[EXTERNAL] Request For Comment: Asynchronous Logging

Mon Apr 19 17:26:59 UTC 2021

On 4/13/21 3:12 PM, Liu, Xin wrote:
> Hi, Thomas,
>
> I am still working on this feature. I have tabulated the requests from
> reviewers. I draw a line of "consensus" and working on them one by one.
>
> -------------------------------------------------------------
> | request                                      | Status     |
> -------------------------------------------------------------
> | independent NonJavaThread                    | done [1]   |
> |-----------------------------------------------------------|
> | pass tier1-test with +AsyncLogging           |JDK-8265102 |
> |-----------------------------------------------------------<- progress
> | inject meta-info to display no. of dropping msg. |WIP     |
> |-----------------------------------------------------------|
> | preserve accurate decorations                |            |
> |-----------------------------------------------------------|
> | hoist async_mode to base class for stdout/err| [2]        |
> |-----------------------------------------------------------|
> | CSR                                          |JDK-8264323 |
> |-----------------------------------------------------------<- consensus
> |use string table over malloc                  |            |
> ------------------------------------------------------------|
> |use lock-free data structure.                 |            |
> -------------------------------------------------------------
>
>
> I would like to mark items below consensus "improvement" and leave them
> in separated JBS. I discussed about lock-free algorithms with Robbin on
> github.

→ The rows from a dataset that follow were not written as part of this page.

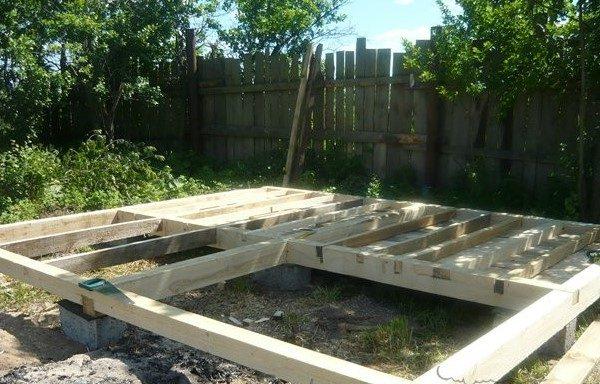 Фундамент для деревянного домика
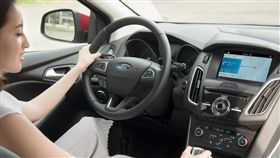 ▲疲勞駕駛注意事項。(圖/Ford提供)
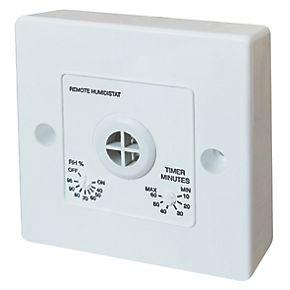 Manrose 1361 Remote Bathroom Fan Humidity Control with ...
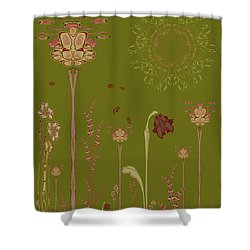 Blob Flower Garden Full View Shower Curtain
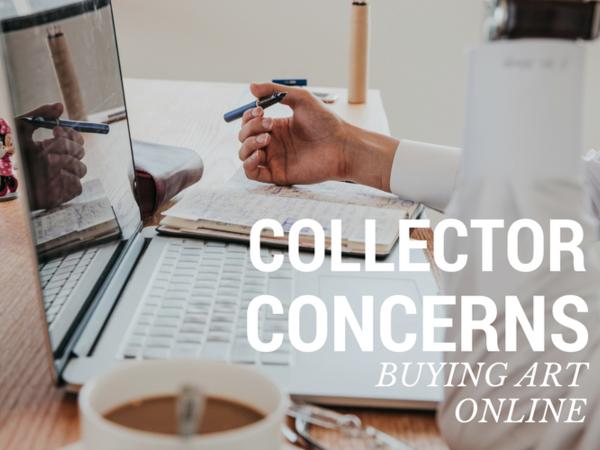 Collector Concerns: Buying Art Online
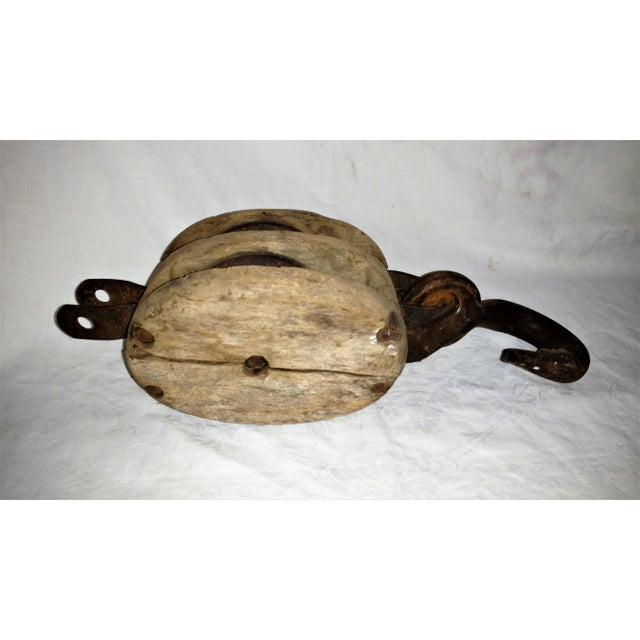 Antique Double Pulley Block and Tackle For Sale - Image 5 of 9
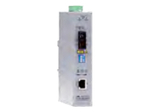Industrial DIN Rail Mount 10/100TX to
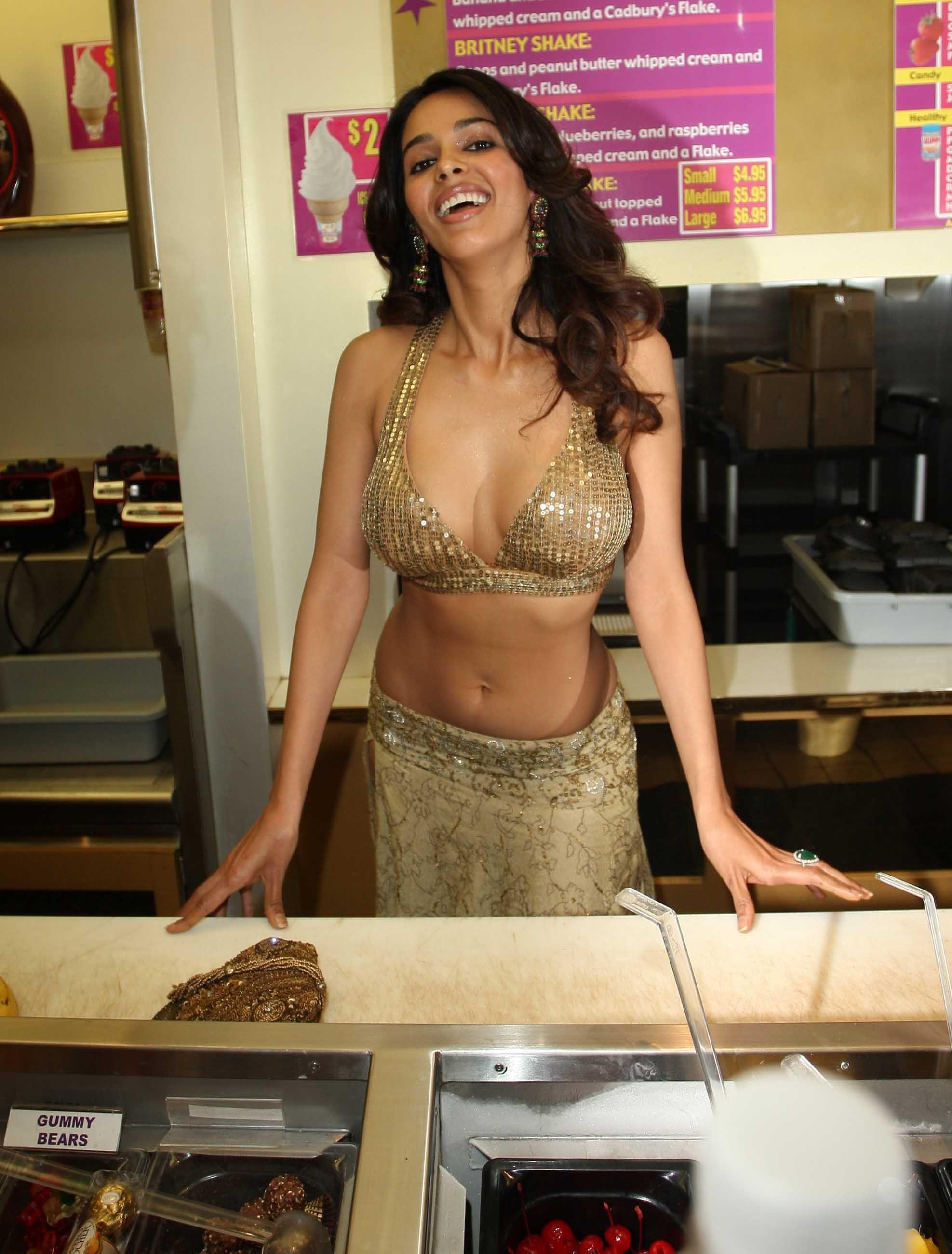 mallika sherawat milkshake | mallika sherawat | pinterest | milkshake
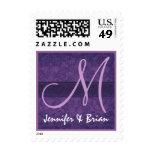 Wedding Monogram Royal Purple and Lilac Wedding Stamps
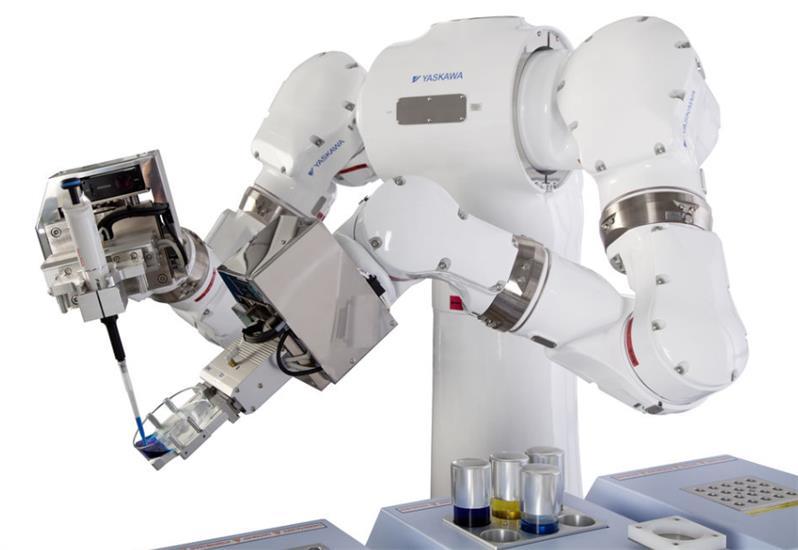 天津二手机器人进口费用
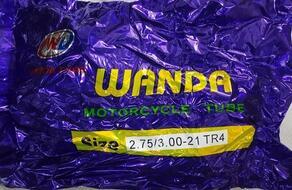 камера 2.75/3.00-21 TR4 (49MM) (560g. бутил 50шт. мешок) WANDA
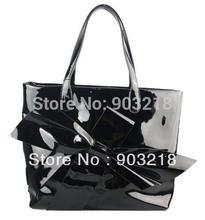 wholesale black patent tote bag
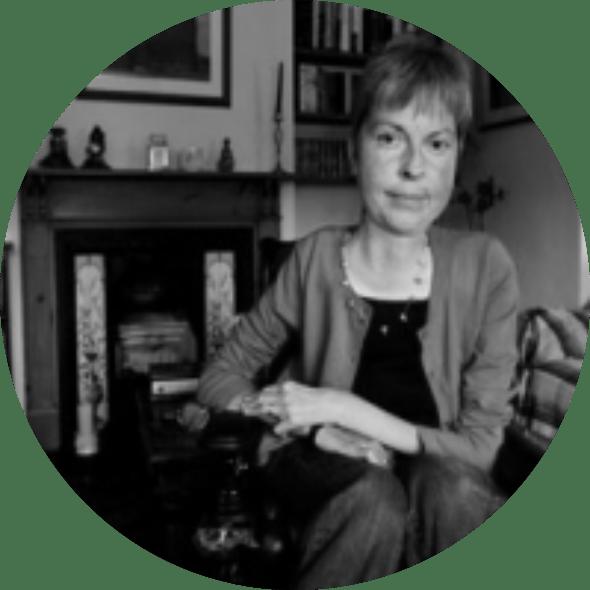 Jane Campbell, Baroness Campbell of Surbiton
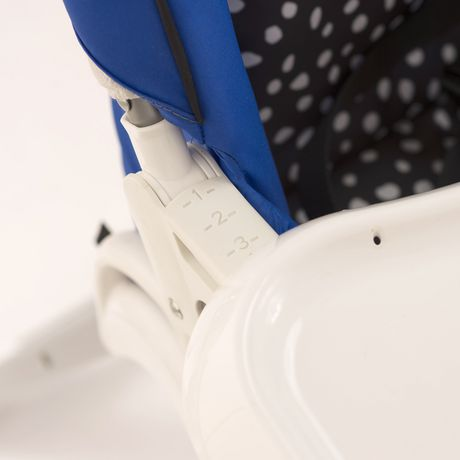 Evenflo Symmetry High Chair - image 4 of 4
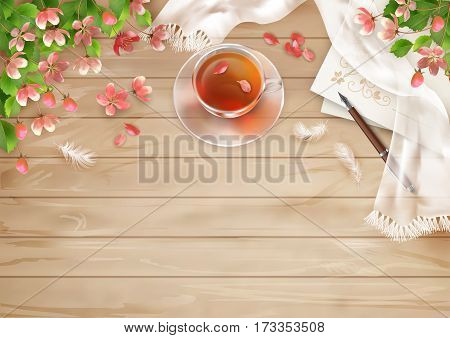 Decorative vector flat lay composition with spring flowers. Top view on wooden background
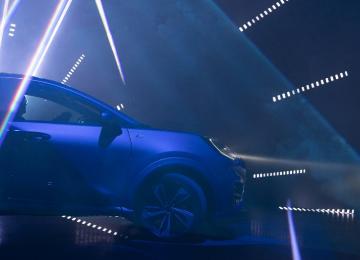 福特将于今年9月携旗下系列新款SUV参加法兰克福车展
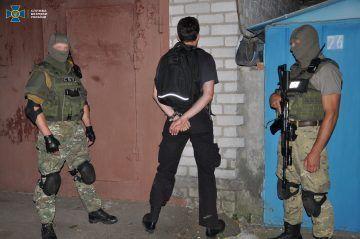 На підтримку ДНР готували 5 терористичних актів в Україні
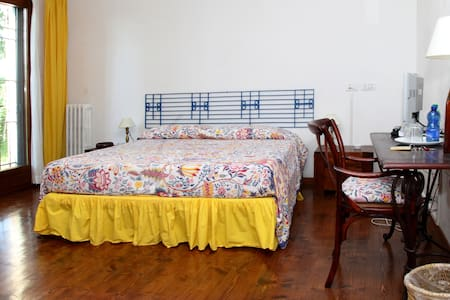 Mezzeri at Brucamina - Ruina - Bed & Breakfast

He agree to defer it[3].  I don't like strdup either, but I
> don't think it would hurt performance a lot. David Holmes comments and I
> quote "If we had had async logging from day one then the way we
> construct log messages would have been done differently". In current
> codebase, I have to copy logging messages anyway, the real cost should
> come from "copying" instead of allocating. Further, I have moved
> "allocate" and "free" out of critical areas. If performance does matter,
> we will have a overall deign including both sync/async messages and
> decorators.
>
> May I call out JDK-8264323? It's a CSR about JVM option. I have written
> down pros and cons. Could you take a look? I can support both global
> option and finer-grained output-option.  I won't increase much complexity.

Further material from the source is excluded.